Nvidia Stock Slumps on News of Potential Chip Sale Restrictions to China

Nvidia (NVDA) stock plummeted 4% on Wednesday after Bloomberg reported that the Trump administration is considering further curbs on the company's chip sales to China. Bloomberg emphasized that the discussions are still in the preliminary stages.

The potential restrictions would reportedly target Nvidia's H20 chips, a reduced-performance product designed to comply with existing US export controls.

Nvidia responded in a statement, expressing its willingness to cooperate with the government's AI policy. However, the company noted that the Biden administration's performance thresholds are based on levels achieved five years ago by gaming and workstation products.

The news follows a tumultuous week for Nvidia shares, which last Monday suffered their worst single-day market cap loss in history. The stock declined almost 17% as investors processed the implications of DeepSeek, a cost-effective AI model from a Chinese startup.

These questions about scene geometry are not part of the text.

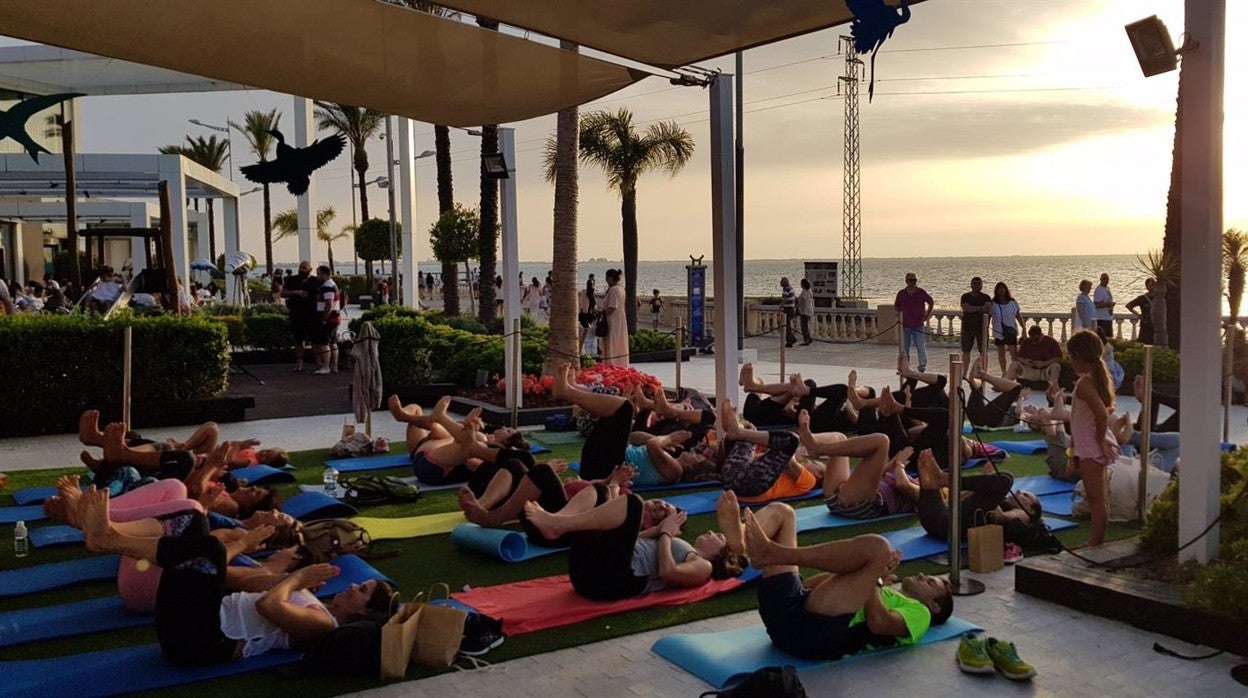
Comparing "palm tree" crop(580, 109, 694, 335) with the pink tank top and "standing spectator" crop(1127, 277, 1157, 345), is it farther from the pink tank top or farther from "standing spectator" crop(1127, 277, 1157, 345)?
the pink tank top

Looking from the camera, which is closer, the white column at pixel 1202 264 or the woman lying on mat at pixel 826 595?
the woman lying on mat at pixel 826 595

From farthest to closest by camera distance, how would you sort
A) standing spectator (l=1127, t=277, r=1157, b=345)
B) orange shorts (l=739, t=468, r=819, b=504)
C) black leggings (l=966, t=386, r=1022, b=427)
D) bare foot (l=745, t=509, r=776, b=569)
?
1. standing spectator (l=1127, t=277, r=1157, b=345)
2. black leggings (l=966, t=386, r=1022, b=427)
3. orange shorts (l=739, t=468, r=819, b=504)
4. bare foot (l=745, t=509, r=776, b=569)

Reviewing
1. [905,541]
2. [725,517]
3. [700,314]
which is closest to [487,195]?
[700,314]

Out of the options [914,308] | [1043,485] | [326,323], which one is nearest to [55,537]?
[1043,485]

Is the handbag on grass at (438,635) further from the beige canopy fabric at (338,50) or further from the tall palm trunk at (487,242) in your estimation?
the tall palm trunk at (487,242)


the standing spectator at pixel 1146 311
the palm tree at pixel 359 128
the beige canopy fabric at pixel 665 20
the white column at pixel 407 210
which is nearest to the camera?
the beige canopy fabric at pixel 665 20

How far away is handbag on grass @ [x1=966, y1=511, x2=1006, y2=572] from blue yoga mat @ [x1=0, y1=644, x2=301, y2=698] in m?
4.19

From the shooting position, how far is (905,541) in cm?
698

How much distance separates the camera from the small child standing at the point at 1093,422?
6457 millimetres

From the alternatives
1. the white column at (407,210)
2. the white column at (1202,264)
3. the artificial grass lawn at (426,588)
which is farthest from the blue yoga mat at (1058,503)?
the white column at (407,210)

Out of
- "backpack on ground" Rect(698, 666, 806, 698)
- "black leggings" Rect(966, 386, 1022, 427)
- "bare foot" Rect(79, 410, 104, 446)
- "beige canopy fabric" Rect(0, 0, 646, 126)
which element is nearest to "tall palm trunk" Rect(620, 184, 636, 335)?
"black leggings" Rect(966, 386, 1022, 427)

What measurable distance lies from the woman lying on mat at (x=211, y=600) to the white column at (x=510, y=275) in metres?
7.42

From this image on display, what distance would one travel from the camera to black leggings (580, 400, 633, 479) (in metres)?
7.48

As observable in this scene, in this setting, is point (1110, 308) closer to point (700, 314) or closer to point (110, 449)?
point (700, 314)
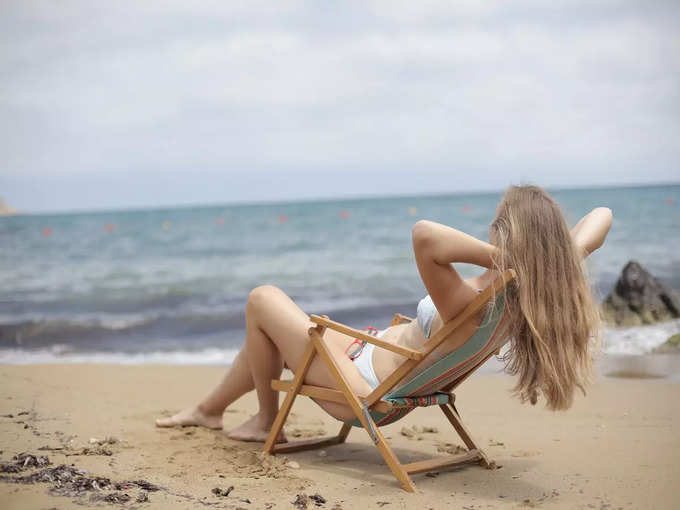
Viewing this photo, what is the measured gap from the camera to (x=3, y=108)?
71.7 ft

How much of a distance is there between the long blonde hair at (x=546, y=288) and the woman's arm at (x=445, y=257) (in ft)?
0.40

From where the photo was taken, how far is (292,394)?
343cm

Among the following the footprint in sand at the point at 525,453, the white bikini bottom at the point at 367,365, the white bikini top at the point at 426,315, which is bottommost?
the footprint in sand at the point at 525,453

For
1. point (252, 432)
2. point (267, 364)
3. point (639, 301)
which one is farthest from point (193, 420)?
point (639, 301)

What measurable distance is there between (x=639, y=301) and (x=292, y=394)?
619 centimetres

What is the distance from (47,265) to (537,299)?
1784 centimetres

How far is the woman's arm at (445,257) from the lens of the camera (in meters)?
2.68

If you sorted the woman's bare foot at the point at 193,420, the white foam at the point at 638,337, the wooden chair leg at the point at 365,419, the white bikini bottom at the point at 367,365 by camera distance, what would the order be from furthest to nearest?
the white foam at the point at 638,337 → the woman's bare foot at the point at 193,420 → the white bikini bottom at the point at 367,365 → the wooden chair leg at the point at 365,419

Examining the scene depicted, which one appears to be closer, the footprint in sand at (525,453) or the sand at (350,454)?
the sand at (350,454)

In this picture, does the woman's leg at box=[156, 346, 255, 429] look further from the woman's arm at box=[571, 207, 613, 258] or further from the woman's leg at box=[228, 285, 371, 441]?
the woman's arm at box=[571, 207, 613, 258]

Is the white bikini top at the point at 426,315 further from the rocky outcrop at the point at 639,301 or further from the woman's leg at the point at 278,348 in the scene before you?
the rocky outcrop at the point at 639,301

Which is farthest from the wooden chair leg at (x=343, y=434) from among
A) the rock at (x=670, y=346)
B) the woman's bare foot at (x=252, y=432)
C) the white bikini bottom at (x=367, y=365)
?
the rock at (x=670, y=346)

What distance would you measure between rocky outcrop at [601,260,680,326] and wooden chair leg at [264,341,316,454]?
18.4 feet

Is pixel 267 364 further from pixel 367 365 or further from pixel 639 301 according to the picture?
pixel 639 301
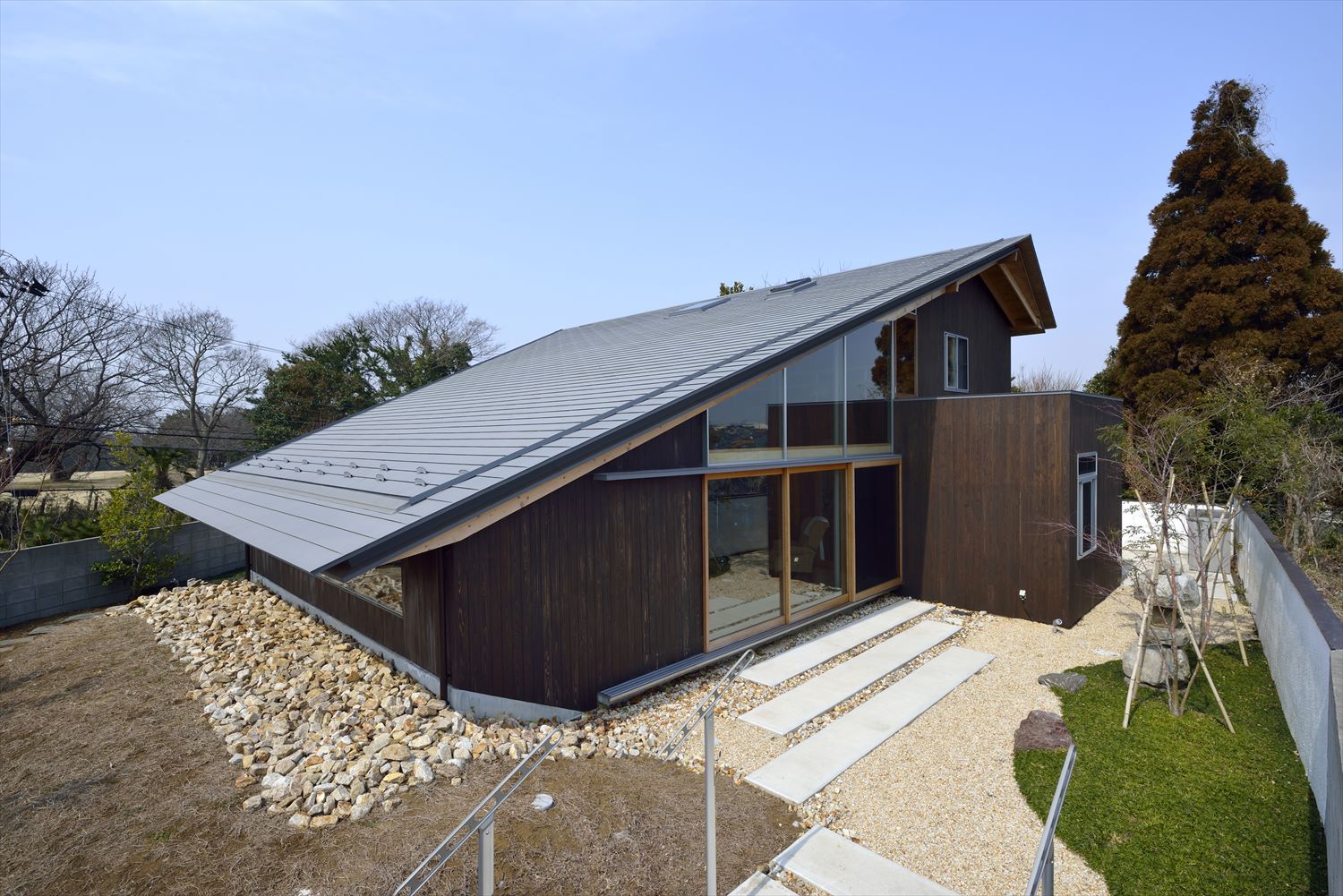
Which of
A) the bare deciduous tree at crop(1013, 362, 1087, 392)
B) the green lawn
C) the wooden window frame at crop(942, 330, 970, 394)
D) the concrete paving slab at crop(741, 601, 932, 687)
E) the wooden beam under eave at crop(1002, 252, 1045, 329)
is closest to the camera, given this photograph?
the green lawn

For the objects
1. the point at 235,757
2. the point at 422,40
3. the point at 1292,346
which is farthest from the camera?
the point at 1292,346

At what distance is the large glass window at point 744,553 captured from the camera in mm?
6250

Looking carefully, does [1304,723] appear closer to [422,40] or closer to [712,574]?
[712,574]

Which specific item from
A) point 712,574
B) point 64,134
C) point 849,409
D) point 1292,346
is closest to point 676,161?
point 849,409

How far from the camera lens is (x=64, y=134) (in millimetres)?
10133

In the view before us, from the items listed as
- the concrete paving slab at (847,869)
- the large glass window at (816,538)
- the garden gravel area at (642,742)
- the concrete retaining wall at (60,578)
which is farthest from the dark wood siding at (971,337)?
the concrete retaining wall at (60,578)

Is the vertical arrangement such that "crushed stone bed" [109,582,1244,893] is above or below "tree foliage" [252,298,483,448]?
below

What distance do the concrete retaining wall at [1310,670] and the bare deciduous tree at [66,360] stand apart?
19.4m

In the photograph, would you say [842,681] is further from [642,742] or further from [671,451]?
[671,451]

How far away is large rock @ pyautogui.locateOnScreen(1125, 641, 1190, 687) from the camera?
211 inches

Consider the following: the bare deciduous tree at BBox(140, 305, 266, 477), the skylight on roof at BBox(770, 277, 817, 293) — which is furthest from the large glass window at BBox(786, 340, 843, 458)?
the bare deciduous tree at BBox(140, 305, 266, 477)

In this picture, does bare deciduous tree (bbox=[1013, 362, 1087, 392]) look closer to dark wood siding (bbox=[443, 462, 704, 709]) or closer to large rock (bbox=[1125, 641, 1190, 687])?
large rock (bbox=[1125, 641, 1190, 687])

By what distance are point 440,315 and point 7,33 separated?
76.5 ft

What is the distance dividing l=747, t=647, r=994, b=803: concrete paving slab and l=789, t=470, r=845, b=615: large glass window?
1.52 m
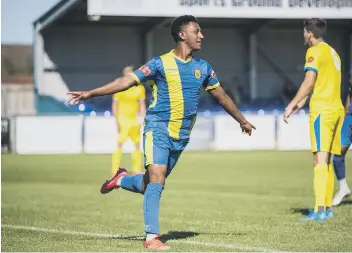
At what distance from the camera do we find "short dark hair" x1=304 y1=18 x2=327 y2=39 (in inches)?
425

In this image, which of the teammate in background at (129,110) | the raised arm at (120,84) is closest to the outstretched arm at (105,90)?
the raised arm at (120,84)

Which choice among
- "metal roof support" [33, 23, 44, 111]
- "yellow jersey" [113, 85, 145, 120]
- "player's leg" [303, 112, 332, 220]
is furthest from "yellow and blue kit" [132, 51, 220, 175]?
"metal roof support" [33, 23, 44, 111]

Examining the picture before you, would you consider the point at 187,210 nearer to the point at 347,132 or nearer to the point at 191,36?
the point at 347,132

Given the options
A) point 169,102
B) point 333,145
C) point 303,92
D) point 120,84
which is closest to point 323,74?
point 303,92

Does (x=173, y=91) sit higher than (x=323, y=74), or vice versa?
(x=323, y=74)

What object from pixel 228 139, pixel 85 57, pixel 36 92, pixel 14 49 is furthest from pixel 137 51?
pixel 14 49

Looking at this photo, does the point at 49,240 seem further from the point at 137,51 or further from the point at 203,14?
the point at 137,51

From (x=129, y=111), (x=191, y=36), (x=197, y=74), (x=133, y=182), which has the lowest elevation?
(x=133, y=182)

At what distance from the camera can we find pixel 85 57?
41.4 metres

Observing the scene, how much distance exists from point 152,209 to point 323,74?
10.3 ft

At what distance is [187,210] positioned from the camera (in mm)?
12562

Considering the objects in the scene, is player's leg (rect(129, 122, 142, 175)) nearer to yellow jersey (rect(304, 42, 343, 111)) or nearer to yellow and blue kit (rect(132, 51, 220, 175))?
yellow jersey (rect(304, 42, 343, 111))

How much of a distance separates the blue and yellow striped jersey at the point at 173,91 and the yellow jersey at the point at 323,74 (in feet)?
7.13

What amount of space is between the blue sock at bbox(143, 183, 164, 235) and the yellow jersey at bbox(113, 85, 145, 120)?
10.6 meters
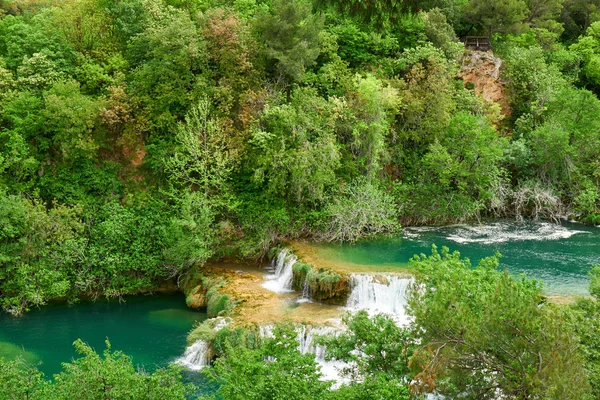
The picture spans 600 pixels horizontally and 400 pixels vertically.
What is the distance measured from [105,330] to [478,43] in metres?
28.5

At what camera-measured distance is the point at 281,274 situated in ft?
90.5

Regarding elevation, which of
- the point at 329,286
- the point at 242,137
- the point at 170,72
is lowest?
the point at 329,286

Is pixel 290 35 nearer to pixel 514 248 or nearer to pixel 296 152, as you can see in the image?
pixel 296 152

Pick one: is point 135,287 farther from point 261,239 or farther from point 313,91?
point 313,91

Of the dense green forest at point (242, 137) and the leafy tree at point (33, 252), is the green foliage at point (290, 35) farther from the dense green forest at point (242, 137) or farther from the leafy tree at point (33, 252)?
the leafy tree at point (33, 252)

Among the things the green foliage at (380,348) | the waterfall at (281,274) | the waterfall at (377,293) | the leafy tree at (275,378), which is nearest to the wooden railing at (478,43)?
the waterfall at (281,274)

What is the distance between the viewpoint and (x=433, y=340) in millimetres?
13031

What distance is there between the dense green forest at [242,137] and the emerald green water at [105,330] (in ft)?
2.38

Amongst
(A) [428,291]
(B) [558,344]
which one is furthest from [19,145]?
(B) [558,344]

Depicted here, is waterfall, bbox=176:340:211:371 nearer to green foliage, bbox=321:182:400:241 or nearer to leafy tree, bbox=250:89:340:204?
leafy tree, bbox=250:89:340:204

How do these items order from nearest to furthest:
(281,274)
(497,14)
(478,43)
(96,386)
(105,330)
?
(96,386) → (105,330) → (281,274) → (497,14) → (478,43)

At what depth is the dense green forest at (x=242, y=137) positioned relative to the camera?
27.1 m

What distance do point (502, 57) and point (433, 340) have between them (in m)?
31.4

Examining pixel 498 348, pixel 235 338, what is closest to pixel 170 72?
pixel 235 338
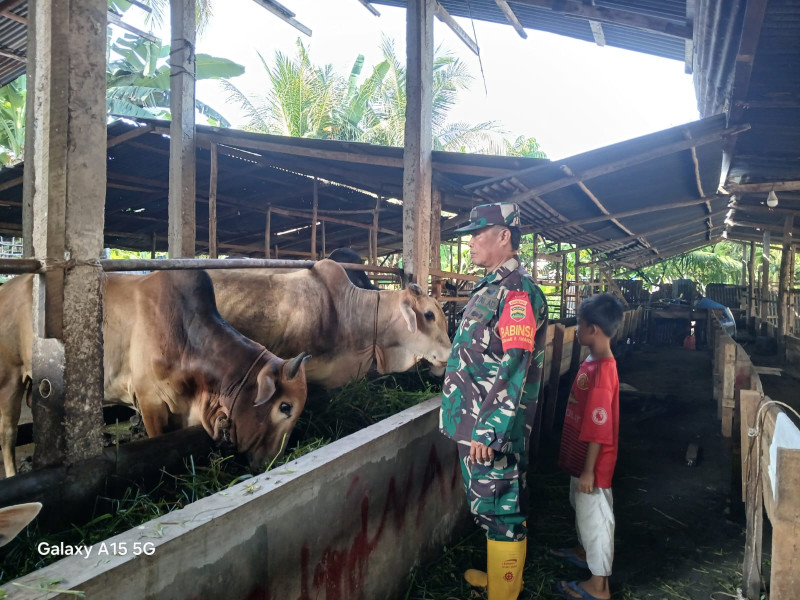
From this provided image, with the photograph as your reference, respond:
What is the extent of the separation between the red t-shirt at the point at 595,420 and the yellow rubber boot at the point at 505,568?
72 centimetres

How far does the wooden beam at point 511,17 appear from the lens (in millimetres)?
5461

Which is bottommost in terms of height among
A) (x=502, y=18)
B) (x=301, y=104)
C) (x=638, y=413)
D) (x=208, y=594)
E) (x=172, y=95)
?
(x=638, y=413)

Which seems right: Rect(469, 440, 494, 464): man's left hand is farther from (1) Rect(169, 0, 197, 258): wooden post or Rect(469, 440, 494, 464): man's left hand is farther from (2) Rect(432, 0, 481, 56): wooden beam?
(2) Rect(432, 0, 481, 56): wooden beam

DeepSeek claims its model utilizes lower-cost chips and less data, raising concerns about the potential impact on AI chip sales and the dominance of US hyperscalers. These developments also cast doubt on the consistent trend of upward revisions to earnings estimates for Nvidia and other Big Tech companies.

Nvidia shares rebounded 9% on Tuesday, with many Wall Street analysts dismissing the sell-off as excessive. However, Wednesday's sharp drop following the Bloomberg report suggests that the stock may not have yet recovered.

Investors are eagerly awaiting updates from Nvidia's major customers Tesla (TSLA), Microsoft (MSFT), and Meta (META) after the bell on Wednesday for insights into current AI chip demand.